Web page caption snippets:
▽
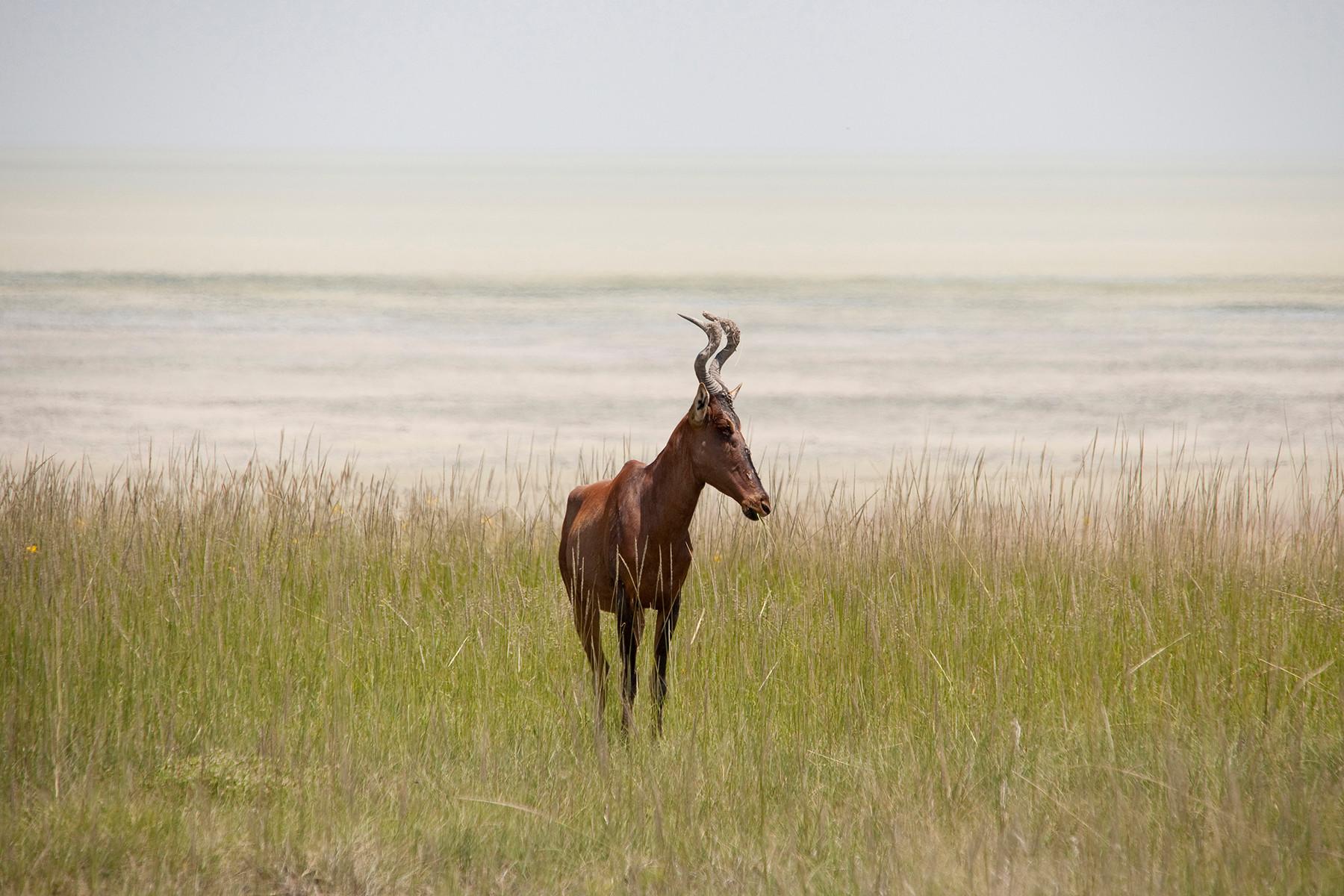Namibia 2012 (Etosha)
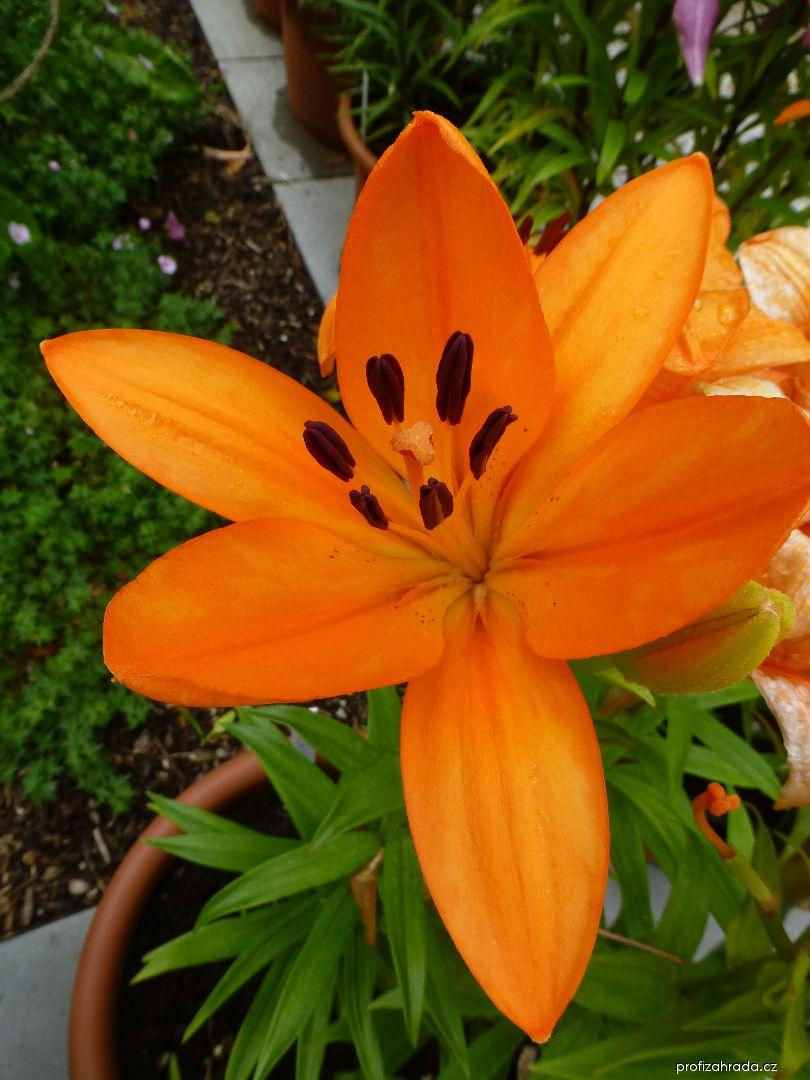 Lilie Montesa LA hybridy (Lilium x hybridum)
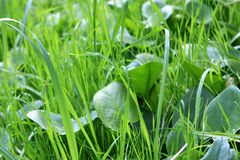 Grass. Photo of fresh green grass at the spring Stock Photography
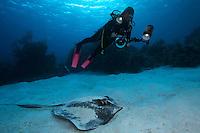 Stingray and underwater photographer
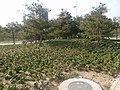 Huangdao, Qingdao, Shandong, China - panoramio (219).jpg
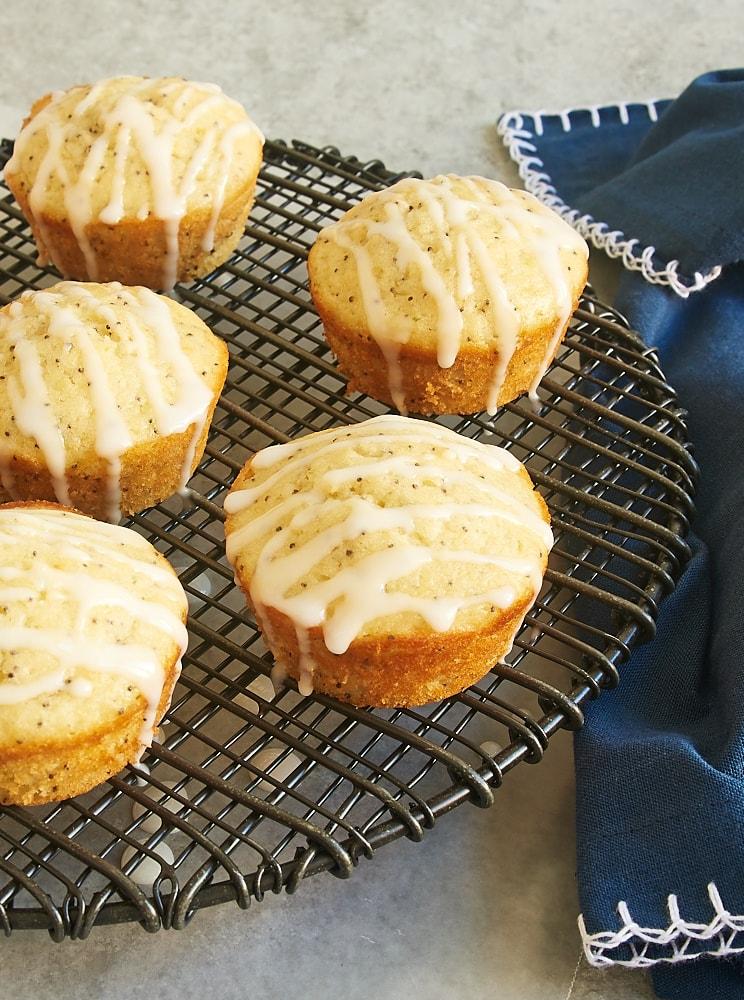 Triple Citrus Poppy Seed Muffins feature lemon, lime, and orange for plenty of citrus flavor. - Bake or Break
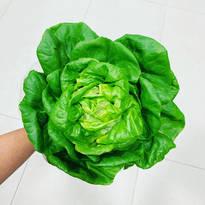 Pesticide-Free Boston Lettuce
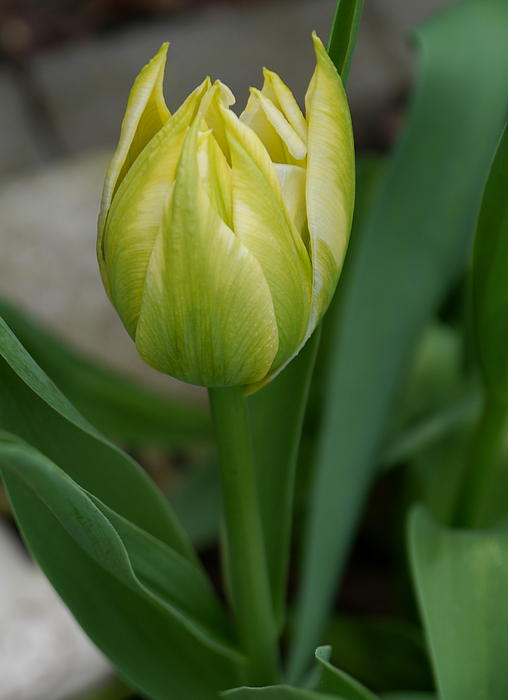 Christiane Schulze Art And Photography - Green Tulip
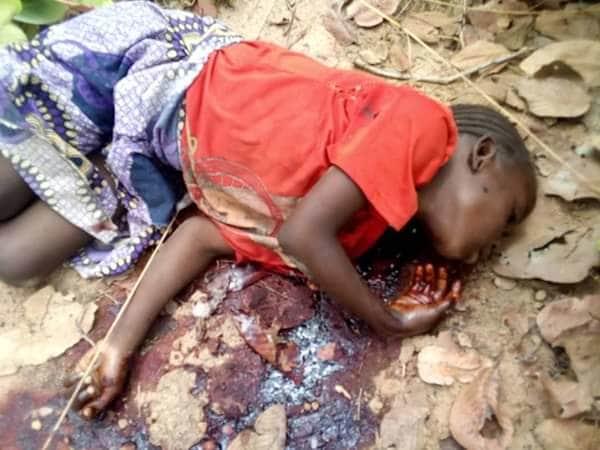 """【血みどろの争い】アフリカの超危険部族""""フラニ族""""、周囲の部族に仲間を虐殺されさらに復讐で50人以上虐殺しかえす・・・・・(画像)・5枚目"""
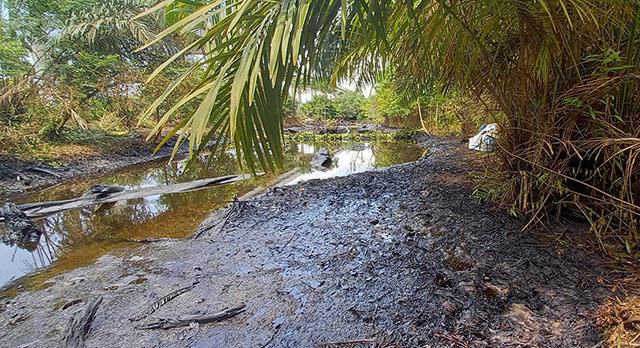 Pollution à grande échelle : La compagnie pétrolière française Perenco mise en examen au Gabon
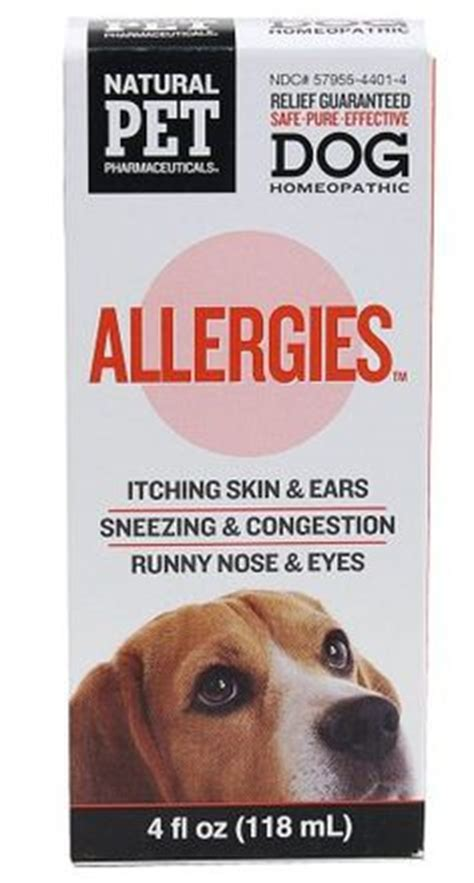 skin allergies home remedies skin allergies on allergies in dogs dogs and your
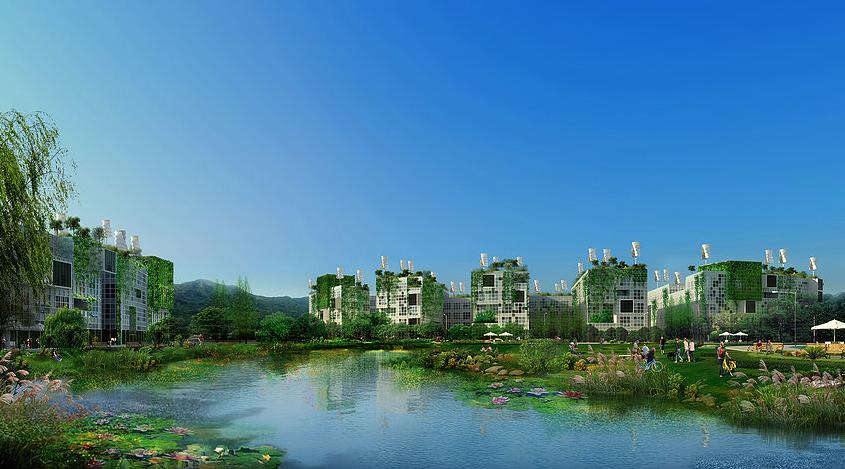 qingtan-3.png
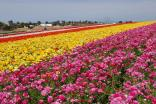 The Carlsbad Flower Fields Are in Bloom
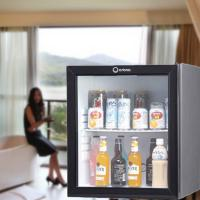 Quality 60L absorption glass door minibar for sale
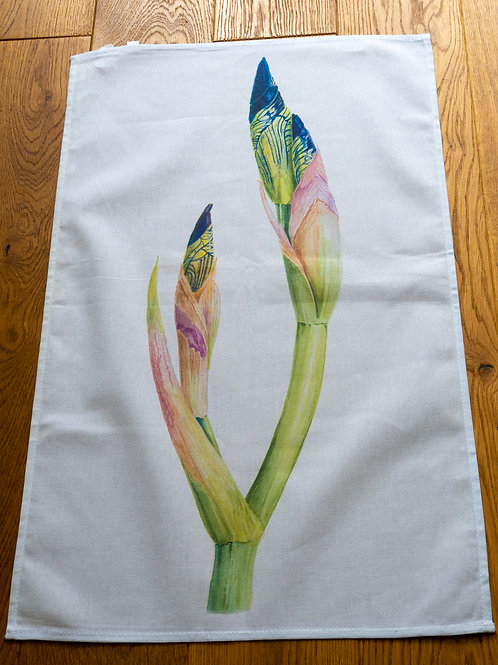 Tea Towel - Long Bud Iris by Sue Edwards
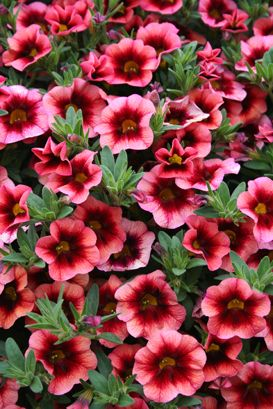 107 best images about outdoor flora on pinterest - Calibrachoa perenne ...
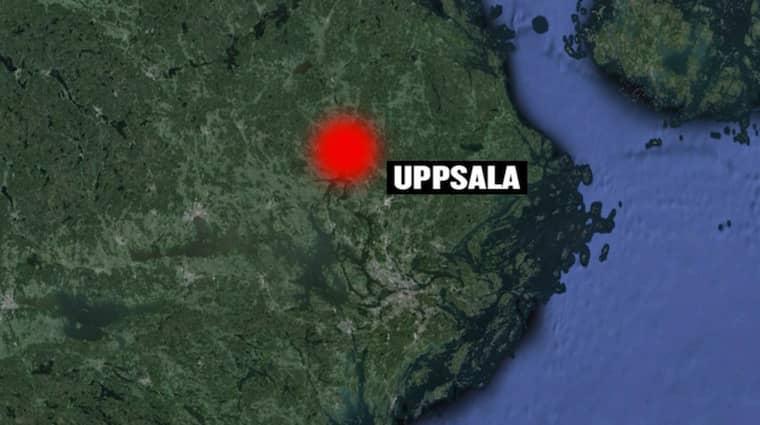 Det har varit en rörig natt i Uppsala med sex anlagda bränder.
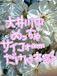 大井川中(昭和62年度生まれ)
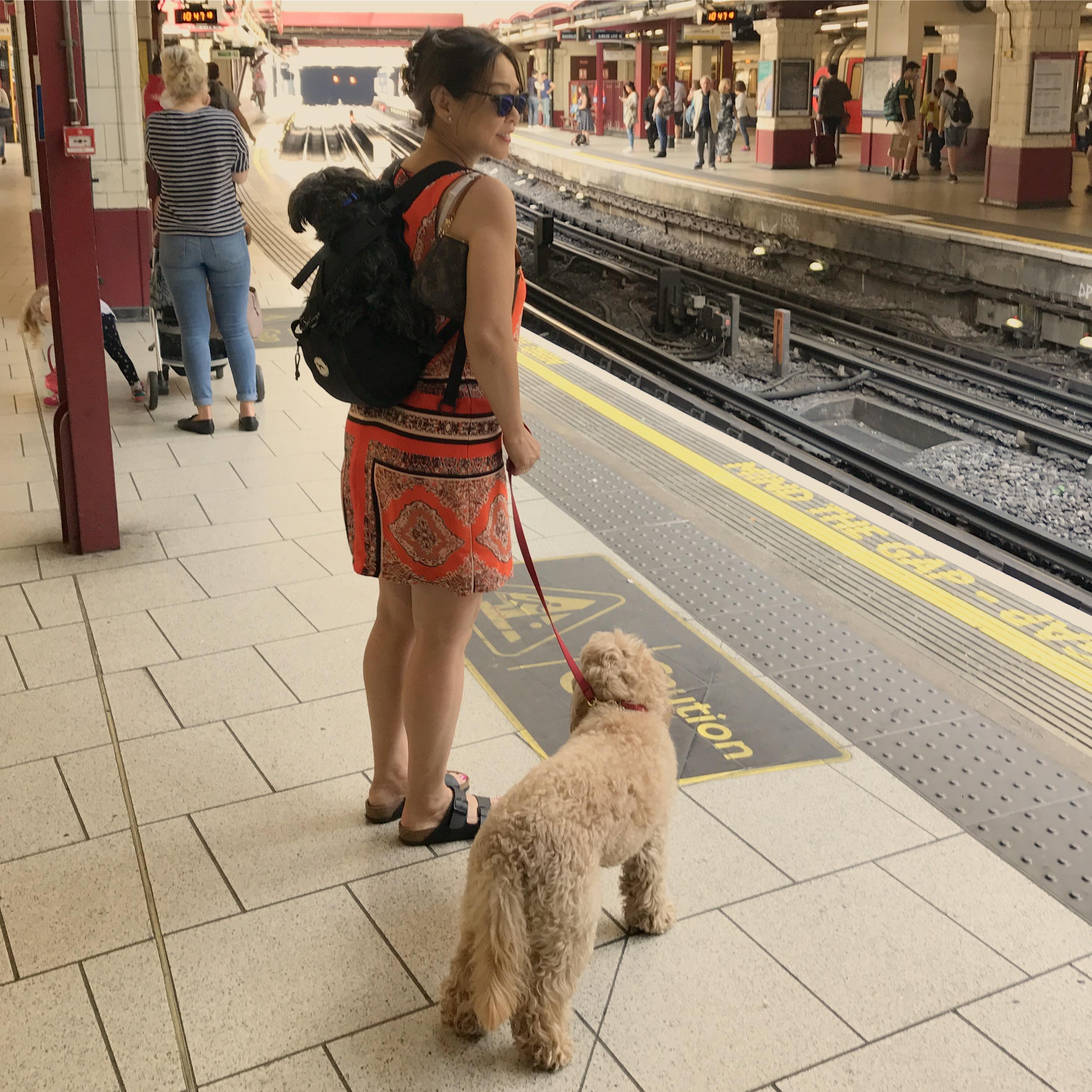 Training Dog Backpack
△
→ TO DO: Copy each entry exactly as written. Pictures do not belong in the copy.

→ RESPONSE FOR THIS EXERCISE:
Namibia 2012 (Etosha)
 Lilie Montesa LA hybridy (Lilium x hybridum)
 Grass. Photo of fresh green grass at the spring Stock Photography
 Stingray and underwater photographer
 Huangdao, Qingdao, Shandong, China - panoramio (219).jpg
 Triple Citrus Poppy Seed Muffins feature lemon, lime, and orange for plenty of citrus flavor. - Bake or Break
 Pesticide-Free Boston Lettuce
 Christiane Schulze Art And Photography - Green Tulip
 """【血みどろの争い】アフリカの超危険部族""""フラニ族""""、周囲の部族に仲間を虐殺されさらに復讐で50人以上虐殺しかえす・・・・・(画像)・5枚目"""
 Pollution à grande échelle : La compagnie pétrolière française Perenco mise en examen au Gabon
 skin allergies home remedies skin allergies on allergies in dogs dogs and your
 qingtan-3.png
 The Carlsbad Flower Fields Are in Bloom
 Quality 60L absorption glass door minibar for sale
 Tea Towel - Long Bud Iris by Sue Edwards
 107 best images about outdoor flora on pinterest - Calibrachoa perenne ...
 Det har varit en rörig natt i Uppsala med sex anlagda bränder.
 大井川中(昭和62年度生まれ)
 Training Dog Backpack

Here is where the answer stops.